Archive Notice - OSHA Archive

NOTICE: This is an OSHA Archive Document, and may no longer represent OSHA Policy. It is presented here as historical content, for research and review purposes only.

OSHA requirements are set by statute, standards and regulations. Our interpretation letters explain these requirements and how they apply to particular circumstances, but they cannot create additional employer obligations. This letter constitutes OSHA's interpretation of the requirements discussed. Note that our enforcement guidance may be affected by changes to OSHA rules. Also, from time to time we update our guidance in response to new information. To keep apprised of such developments, you can consult OSHA's website at

October 27, 1977

Mr. J. N. Grimshawv
Vice President - Salesv
Justrite Manufacturing Company
2454 Dempster Street
Des Plaines, Illinois 60016

Dear Mr. Grimshaw:

This in response to your letter of October 7, 1977, regarding a request that the Occupational Safety and Health Administration (OSHA) review whether the company's requirements for marking safety cans comply with 29 CFR 1910.144(a)(1)(ii). In addition, it confirms a telephone conversation with a member of my staff.

As requested, this office has reviewed Justrite Manufacturing Company's requirements for marking safety cans. The company's requirements as stated do not comply with 29 CFR 1910.144(a)(1)(ii) in that the yellow band is not required to completely go around the container.

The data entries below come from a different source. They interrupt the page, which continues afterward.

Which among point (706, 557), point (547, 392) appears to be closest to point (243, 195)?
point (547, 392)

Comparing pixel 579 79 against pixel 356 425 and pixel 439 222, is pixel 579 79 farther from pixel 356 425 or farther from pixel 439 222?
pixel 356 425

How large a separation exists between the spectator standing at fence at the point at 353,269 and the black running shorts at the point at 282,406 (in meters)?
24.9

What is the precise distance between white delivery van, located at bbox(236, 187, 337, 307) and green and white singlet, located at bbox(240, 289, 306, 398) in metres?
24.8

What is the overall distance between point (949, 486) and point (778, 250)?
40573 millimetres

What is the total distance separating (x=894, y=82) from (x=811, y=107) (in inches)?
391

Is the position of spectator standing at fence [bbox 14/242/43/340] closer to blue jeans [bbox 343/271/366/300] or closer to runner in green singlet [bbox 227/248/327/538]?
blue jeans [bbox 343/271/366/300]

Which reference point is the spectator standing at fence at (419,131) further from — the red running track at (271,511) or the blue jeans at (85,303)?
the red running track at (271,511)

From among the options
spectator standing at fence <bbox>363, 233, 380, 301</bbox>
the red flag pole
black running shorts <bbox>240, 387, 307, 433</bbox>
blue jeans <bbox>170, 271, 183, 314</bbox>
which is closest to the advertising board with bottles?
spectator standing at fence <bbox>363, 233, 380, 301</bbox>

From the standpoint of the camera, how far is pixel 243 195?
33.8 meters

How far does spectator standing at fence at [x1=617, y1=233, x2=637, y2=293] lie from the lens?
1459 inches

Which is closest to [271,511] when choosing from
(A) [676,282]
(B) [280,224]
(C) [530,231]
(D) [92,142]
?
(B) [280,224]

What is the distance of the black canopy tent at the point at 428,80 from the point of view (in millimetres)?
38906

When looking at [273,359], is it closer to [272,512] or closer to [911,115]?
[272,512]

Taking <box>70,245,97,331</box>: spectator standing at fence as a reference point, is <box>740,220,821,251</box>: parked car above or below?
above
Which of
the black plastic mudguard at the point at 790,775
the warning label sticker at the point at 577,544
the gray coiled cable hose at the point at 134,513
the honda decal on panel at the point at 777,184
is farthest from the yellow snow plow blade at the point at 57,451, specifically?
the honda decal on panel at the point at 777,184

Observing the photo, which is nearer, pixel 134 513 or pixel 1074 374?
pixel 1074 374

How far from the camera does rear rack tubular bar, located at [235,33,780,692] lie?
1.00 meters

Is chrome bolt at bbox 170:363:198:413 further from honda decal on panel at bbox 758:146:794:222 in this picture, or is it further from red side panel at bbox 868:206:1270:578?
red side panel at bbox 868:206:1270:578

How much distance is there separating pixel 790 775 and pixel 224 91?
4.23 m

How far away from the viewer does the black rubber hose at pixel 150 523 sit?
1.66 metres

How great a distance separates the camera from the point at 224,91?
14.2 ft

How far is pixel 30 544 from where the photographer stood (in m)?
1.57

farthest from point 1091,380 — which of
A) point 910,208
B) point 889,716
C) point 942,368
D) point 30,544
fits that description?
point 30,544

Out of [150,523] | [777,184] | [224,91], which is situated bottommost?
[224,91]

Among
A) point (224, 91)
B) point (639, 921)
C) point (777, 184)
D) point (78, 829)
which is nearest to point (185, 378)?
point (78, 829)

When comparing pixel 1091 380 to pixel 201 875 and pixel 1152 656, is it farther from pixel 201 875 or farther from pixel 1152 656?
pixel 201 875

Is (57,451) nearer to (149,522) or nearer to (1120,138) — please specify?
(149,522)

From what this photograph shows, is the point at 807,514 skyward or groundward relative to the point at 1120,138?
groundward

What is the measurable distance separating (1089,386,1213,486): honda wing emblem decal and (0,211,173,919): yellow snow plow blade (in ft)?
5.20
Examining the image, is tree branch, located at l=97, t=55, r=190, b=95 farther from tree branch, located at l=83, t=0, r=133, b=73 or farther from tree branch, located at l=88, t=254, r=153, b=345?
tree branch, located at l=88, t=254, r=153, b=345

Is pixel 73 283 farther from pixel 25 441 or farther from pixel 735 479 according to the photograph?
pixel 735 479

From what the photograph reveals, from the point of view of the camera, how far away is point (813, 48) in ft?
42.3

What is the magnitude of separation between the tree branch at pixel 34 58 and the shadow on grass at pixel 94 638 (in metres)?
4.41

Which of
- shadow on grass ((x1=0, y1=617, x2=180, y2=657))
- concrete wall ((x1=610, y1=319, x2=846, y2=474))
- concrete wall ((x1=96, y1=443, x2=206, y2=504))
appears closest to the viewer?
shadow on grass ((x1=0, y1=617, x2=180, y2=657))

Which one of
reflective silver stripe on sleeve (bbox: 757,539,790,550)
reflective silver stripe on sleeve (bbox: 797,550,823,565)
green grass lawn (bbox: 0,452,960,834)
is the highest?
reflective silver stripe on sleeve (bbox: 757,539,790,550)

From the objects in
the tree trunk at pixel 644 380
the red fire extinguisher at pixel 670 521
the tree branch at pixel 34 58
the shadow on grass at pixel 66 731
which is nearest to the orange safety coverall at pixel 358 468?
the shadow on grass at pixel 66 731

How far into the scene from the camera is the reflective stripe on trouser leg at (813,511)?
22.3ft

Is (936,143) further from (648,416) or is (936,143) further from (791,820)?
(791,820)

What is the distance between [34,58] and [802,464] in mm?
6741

The intent of 29 CFR 1910.144(a)(1)(ii) is that:

safety cans or other portable containers of flammable liquids having a flashpoint at or below 80 degrees F. (open cup tester), excluding shipping containers, shall be painted red with some additional clearly visible identification either in the form of a yellow band around the can or the name of the contents conspicuously stenciled or painted on the can in yellow.